"We have spent over a year tracking the bad guys attacking advertising," says White Ops CEO, Michael Tiffany. "This code started out robbing online banks—but apparently, it's easier, safer, and more profitable to steal from the $36 billion spent yearly on online advertising."
Dan Kaminsky, Chief Scientist of White Ops and the well-known security researcher who led the all-time largest synchronized fix to the Internet, adds, "Ad fraud has become the primary cash out point for Internet fraudsters. This is what is getting average people's computers broken into, compromising their privacy and undermining the very foundations of Internet safety. Something must be done, and we're doing it."
Kaminsky continues: "Some people assume fraud is just a 'cost of doing business,' and is evenly distributed at some affordable single digit rate. What we are actually finding is wide variability—some sites are remarkably clean, with less than a percentage point of fraud. Others have fraud rates exceeding 90%." Tiffany concludes: "It's not merely the 'dregs of the Internet' that get infested. Major properties are getting raided. They often don't know. We're helping them find out and stop paying these thieves."
The fundamental consequence is that anyone who pays for advertising on the Internet is likely paying for ad impressions that never actually occur, rending the traditional advertising metric of CPM (cost per thousand impressions) meaningless.
The White Ops solution introduces the fundamental metric that matters: "Cost per Human," the real cost of reaching humans that will ultimately buy products or services—not bots, which do nothing but falsely inflate metrics.

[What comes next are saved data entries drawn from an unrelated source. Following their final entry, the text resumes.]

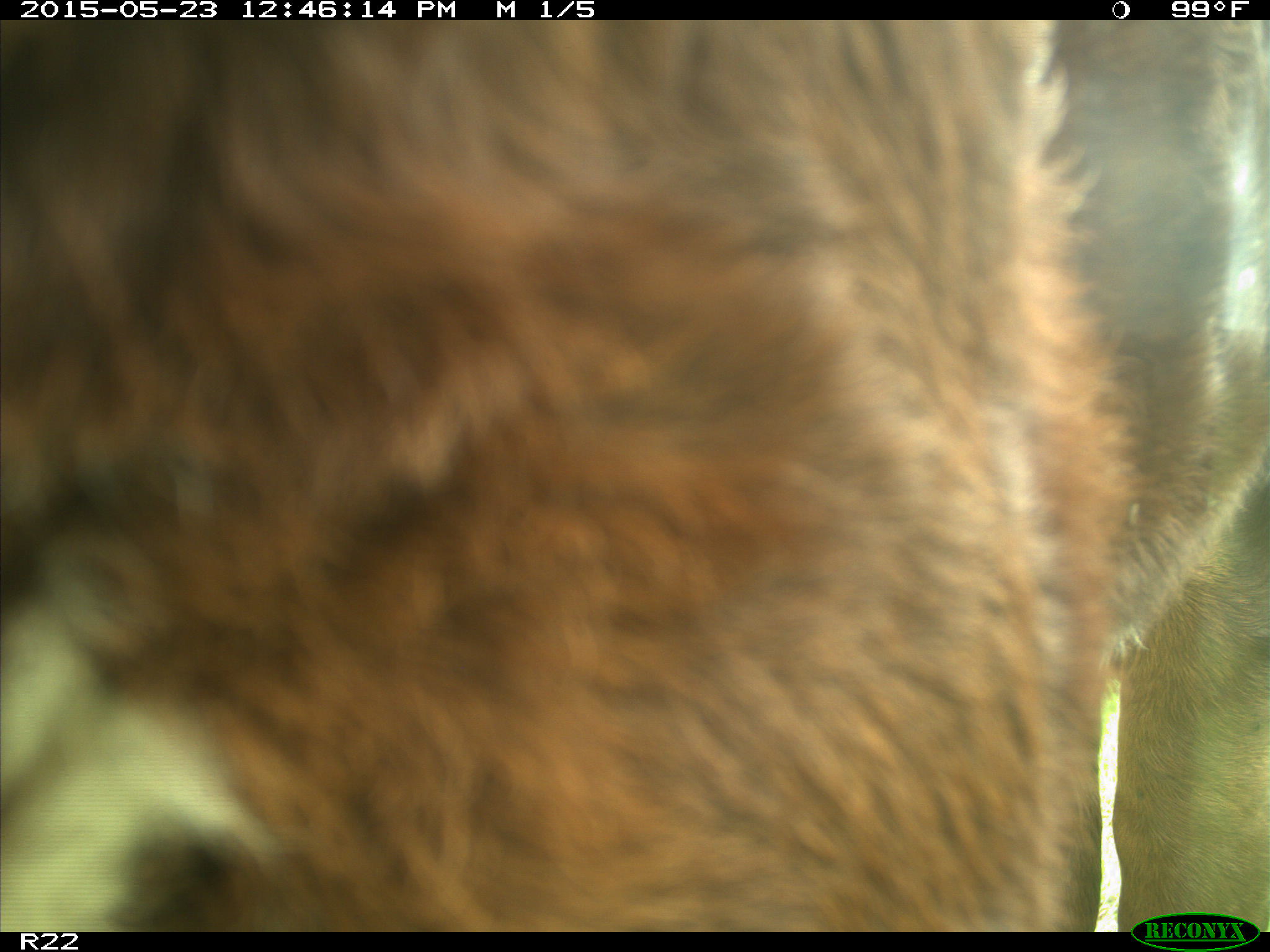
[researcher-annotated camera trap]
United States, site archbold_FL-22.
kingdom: Animalia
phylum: Chordata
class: Mammalia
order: Artiodactyla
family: Bovidae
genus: Bos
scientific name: Bos taurus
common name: domestic cow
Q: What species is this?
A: Bos taurus (domestic cow).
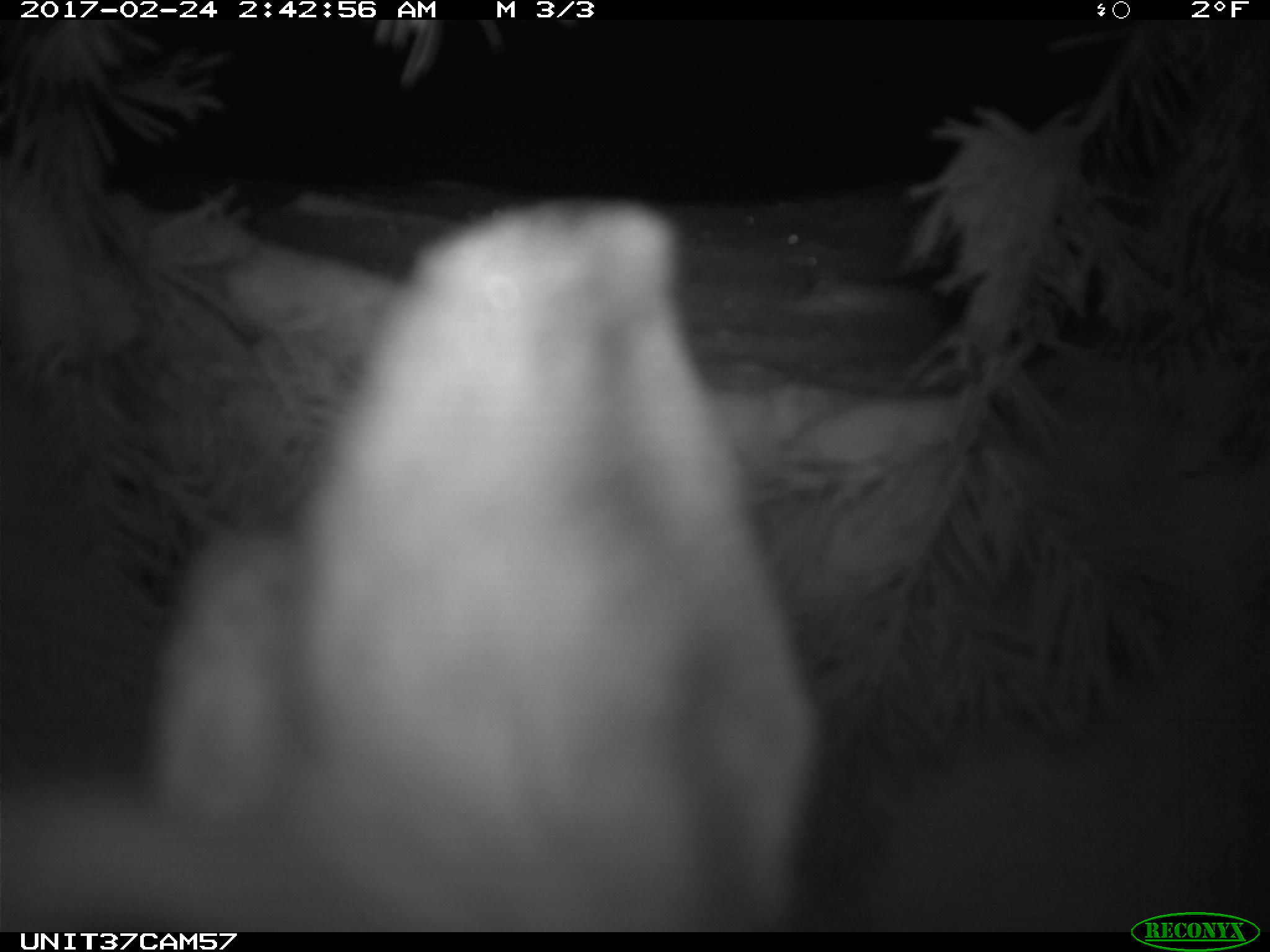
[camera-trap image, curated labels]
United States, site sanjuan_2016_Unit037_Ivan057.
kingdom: Animalia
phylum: Chordata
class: Mammalia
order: Lagomorpha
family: Leporidae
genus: Lepus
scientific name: Lepus americanus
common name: snowshoe hare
Lepus americanus (snowshoe hare).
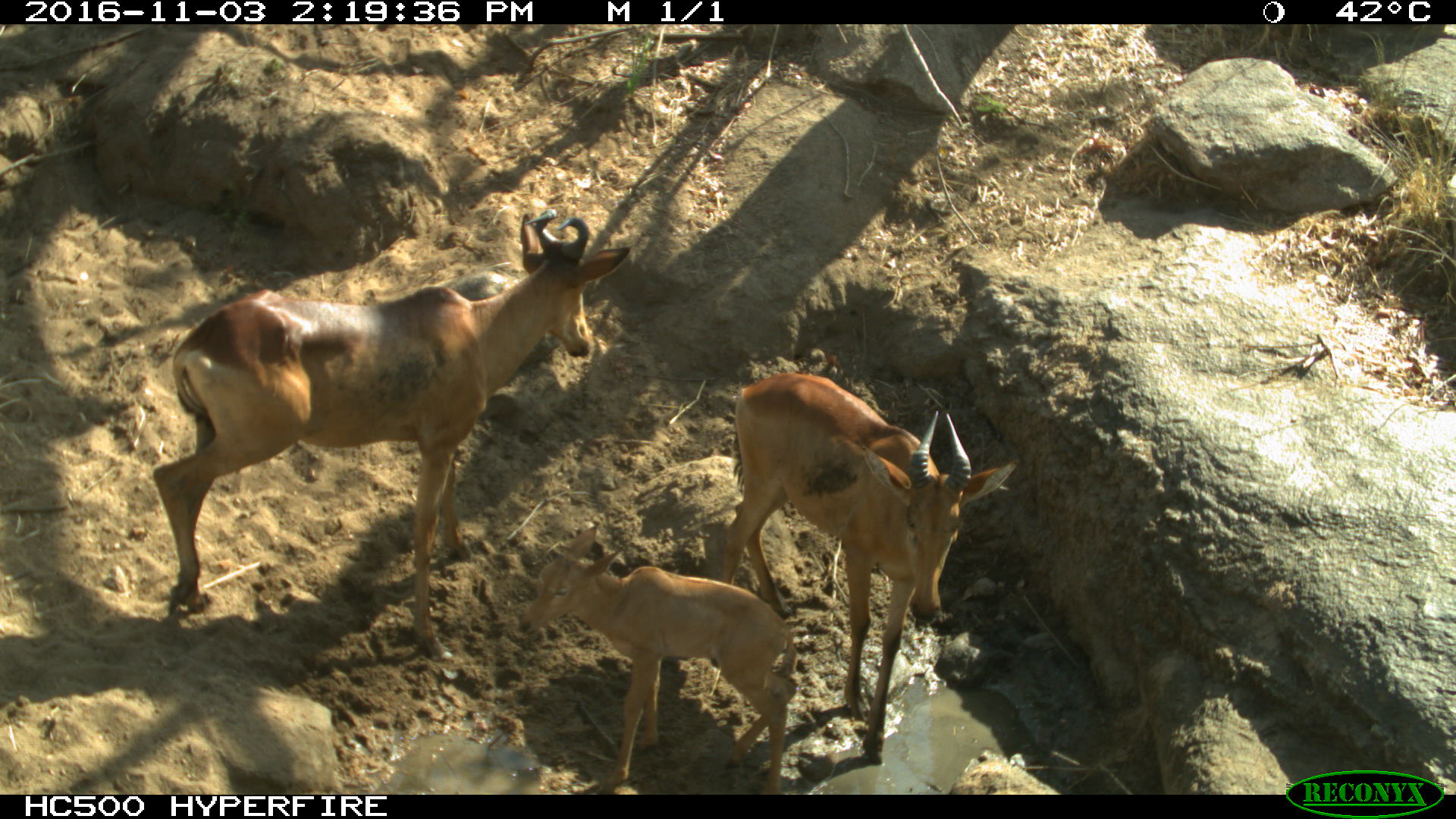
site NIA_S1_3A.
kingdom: Animalia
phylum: Chordata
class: Mammalia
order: Artiodactyla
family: Bovidae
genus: Alcelaphus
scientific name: Alcelaphus buselaphus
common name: hartebeest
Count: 3.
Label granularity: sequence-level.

By applying the techniques of Side Channel Analysis (the practice of looking at specific characteristics of a signal to determine the nature of the signal itself) to review several thousand variables in signals leaked during individual user sessions, White Ops is able to accurately differentiate, in real time, between a human and machine-driven ad request, regardless of the sophistication of the bot programmer.
This approach varies from the methods generally employed by current fraud detection services, which rely on statistical and predictive analysis to detect impression fraud. While that type of anomaly detection has its strengths, it is usually dependent upon a large body of historical, static data that, at most, uncovers simple, unsophisticated methods of fraud. This makes it difficult to detect the more advanced bot types that incorporate randomness and change in their behavior models.